Richard Connell's 1924 short story 'The Most Dangerous Game', in which a rich eccentric hunts human prey on his remote island, has proved hugely influential on horror and action cinema. It was directly adapted as the great 1932 thriller The Most Dangerous Game, still the best screen version to date, but its premise has inspired everything from David A Prior's 1987 trash classic Deadly Prey to this year's The Hunt, which currently finds itself in limbo having been pulled from release amid concerns that it may inspire mass shootings. Rich elites hunting plebs for sport has become a genre in itself.
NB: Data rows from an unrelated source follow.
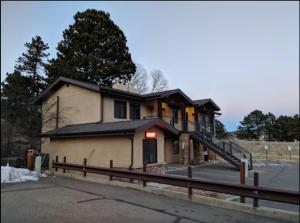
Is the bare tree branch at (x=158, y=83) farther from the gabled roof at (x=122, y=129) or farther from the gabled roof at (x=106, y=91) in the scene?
the gabled roof at (x=122, y=129)

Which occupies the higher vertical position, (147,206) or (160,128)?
(160,128)

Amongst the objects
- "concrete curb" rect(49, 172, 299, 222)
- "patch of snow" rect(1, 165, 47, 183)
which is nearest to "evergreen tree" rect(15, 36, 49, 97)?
"concrete curb" rect(49, 172, 299, 222)

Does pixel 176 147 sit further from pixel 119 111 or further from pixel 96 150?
pixel 96 150

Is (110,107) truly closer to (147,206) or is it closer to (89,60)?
(147,206)

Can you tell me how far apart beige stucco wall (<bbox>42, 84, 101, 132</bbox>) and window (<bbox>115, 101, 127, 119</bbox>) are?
1651mm

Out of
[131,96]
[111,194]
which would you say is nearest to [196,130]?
[131,96]

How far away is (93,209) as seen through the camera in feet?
Result: 24.1

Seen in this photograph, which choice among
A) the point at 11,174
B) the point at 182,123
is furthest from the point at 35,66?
the point at 11,174

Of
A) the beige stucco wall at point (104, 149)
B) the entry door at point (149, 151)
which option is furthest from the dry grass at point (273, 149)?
the entry door at point (149, 151)

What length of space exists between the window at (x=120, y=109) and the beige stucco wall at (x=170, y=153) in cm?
434

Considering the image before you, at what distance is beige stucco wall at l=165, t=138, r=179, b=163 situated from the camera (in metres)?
22.7

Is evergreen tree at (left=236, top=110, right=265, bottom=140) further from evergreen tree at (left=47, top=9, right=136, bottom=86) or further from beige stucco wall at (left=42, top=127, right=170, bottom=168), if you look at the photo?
evergreen tree at (left=47, top=9, right=136, bottom=86)

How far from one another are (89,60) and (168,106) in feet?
44.9

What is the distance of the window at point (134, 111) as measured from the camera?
70.1ft
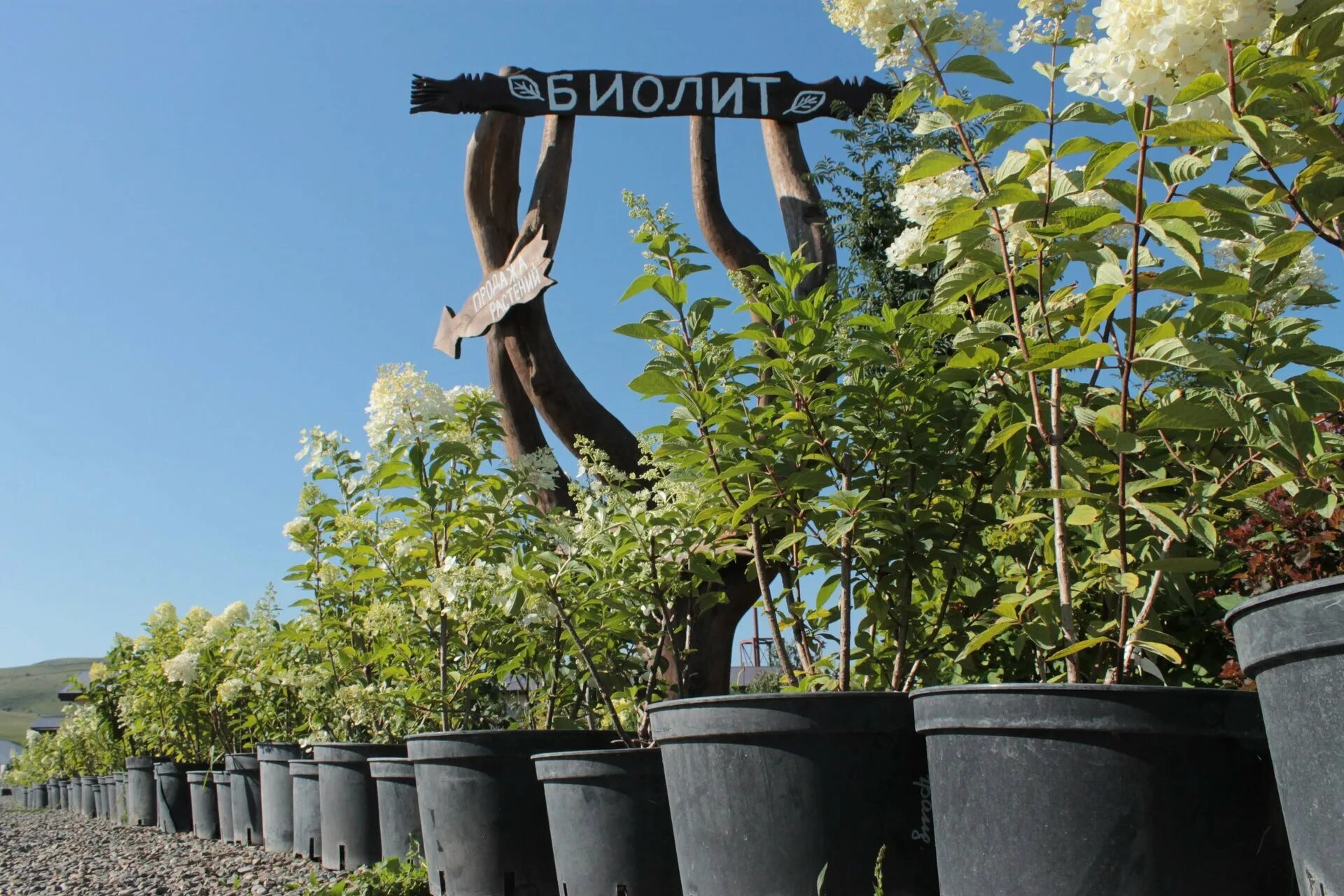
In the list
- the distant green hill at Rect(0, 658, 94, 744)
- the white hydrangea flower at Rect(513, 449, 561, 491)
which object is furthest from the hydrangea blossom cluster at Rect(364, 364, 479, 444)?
the distant green hill at Rect(0, 658, 94, 744)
Australian actress Samara Weaving has become something of a genre in herself too. As seen in Mayhem, The Babysitter and now Ready or Not, a Samara Weaving movie involves the actress playing a wise-cracking blonde who finds herself in a fight for survival, usually caked in blood by the movie's conclusion.


ready or not review

Both sub-genres collide in Ready or Not, in which Weaving plays Grace, who has just married wealthy toff Alex Le Domas (Mark O'Brien), and finds herself spending her wedding night in the well polished surrounds of the expansive Le Domas estate. As explained by patriarch Tony (Henry Czerny), the Le Domas fortune was amassed through the development of a gaming empire (that's board games rather than video games - ask your grandparents, or your hipster cousins). As a tradition, whenever someone marries into the Le Domas family, they must pull a card from a box and play whichever game is suggested by the card. Grace pulls Hide & Seek, which seems innocent enough, but this is no ordinary game - the Le Domas's believe that if they don't find and kill Grace before dawn they will fall victim to a fatal family curse that has claimed countless lives in the past.
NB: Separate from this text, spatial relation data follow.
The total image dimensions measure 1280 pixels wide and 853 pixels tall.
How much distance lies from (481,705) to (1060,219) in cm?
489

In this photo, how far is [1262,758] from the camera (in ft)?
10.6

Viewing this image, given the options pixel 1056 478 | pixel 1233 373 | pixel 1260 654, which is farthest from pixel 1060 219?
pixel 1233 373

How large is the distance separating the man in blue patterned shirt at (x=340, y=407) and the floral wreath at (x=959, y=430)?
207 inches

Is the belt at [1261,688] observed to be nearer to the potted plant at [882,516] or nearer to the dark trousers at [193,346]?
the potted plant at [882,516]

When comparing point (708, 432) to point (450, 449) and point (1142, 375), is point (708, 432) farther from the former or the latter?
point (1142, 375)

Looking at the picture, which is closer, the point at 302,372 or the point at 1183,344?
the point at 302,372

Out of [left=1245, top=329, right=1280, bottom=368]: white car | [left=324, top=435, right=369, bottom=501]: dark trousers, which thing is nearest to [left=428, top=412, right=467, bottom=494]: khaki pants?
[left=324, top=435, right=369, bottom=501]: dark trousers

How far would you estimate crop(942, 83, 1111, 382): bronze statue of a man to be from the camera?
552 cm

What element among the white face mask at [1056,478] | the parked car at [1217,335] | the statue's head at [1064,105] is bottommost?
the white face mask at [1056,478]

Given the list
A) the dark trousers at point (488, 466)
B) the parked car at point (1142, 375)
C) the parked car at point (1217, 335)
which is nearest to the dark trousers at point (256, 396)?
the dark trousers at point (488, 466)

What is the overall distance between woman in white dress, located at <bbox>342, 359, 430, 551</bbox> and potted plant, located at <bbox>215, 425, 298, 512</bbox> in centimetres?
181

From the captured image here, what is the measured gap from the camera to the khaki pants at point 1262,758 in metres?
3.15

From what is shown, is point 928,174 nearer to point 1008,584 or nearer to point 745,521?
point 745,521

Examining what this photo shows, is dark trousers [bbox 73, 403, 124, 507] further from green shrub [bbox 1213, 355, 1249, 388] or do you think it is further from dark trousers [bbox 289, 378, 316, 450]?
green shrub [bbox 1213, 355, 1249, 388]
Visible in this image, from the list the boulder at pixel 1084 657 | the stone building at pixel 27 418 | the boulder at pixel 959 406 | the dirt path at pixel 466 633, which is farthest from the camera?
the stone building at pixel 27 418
[ READ MORE: New to DVD - Joker ]

Ready or Not gives us a curious twist on The Most Dangerous Game in that in this case the elites are hunting their prey not for sport but for their own survival (though we've seen this idea handled more skillfully in the recent Canadian thriller Game of Death). It's clear early on that the Le Domas's are out of their depth, far from the trained killers we see in most TMDG knock-offs. Initially this creates some amusing moments, as they struggle with their weapons and realise Grace isn't going to be the easy victim they assumed she might. Yet the trouble with this idea is that the Le Domas's are so incompetent that we never feel like Grace is ever in any real danger.


ready or not review

This sucks the tension out of the scenario, as we watch Grace deal with her predicament far too easily. It doesn't help that Grace is subjected to a host of physical suffering, yet seems impervious to pain beyond some initial screams. The key rule in any horror movie that revolves around a stalk and slash scenario is that the person doing the stalking and slashing has to be more imposing than their intended victim, but Ready or Not has this idea ass-backwards. You can commend it for reversing genre tropes if you will, but tropes become tropes for a reason, because they work.

[ READ MORE: New to DVD - Little Monsters ]

Another clever idea within Ready or Not is the idea of having its TMDG scenario play out mostly within a single confined indoor location (in this manner it resembles a reversal of the setup of Georges Franju's Spotlight on a Murderer), but directors Matt Bettinelli-Olpin and Tyler Gillett never quite make the most of their setting. For a start they fail to establish the geography of the house, which means we rarely know where Grace is in relation to her attackers, which kills the potential for 'don't go around that corner' suspense. Secondly, the movie never utilises its unique environment, save for one amusing moment involving death by dumb waiter.


ready or not review

If Samara Weaving is a genre to herself, Ready or Not is the weakest of the three horror movies she's thus far headlined, but as usual she's the best thing about the movie. Weaving has everything it takes to be a movie star - charisma, comic timing, looks - and surely now it's time for her to break free of her stalk and slash shackles and stretch her talents.

Ready or Not comes to UK DVD February 10th.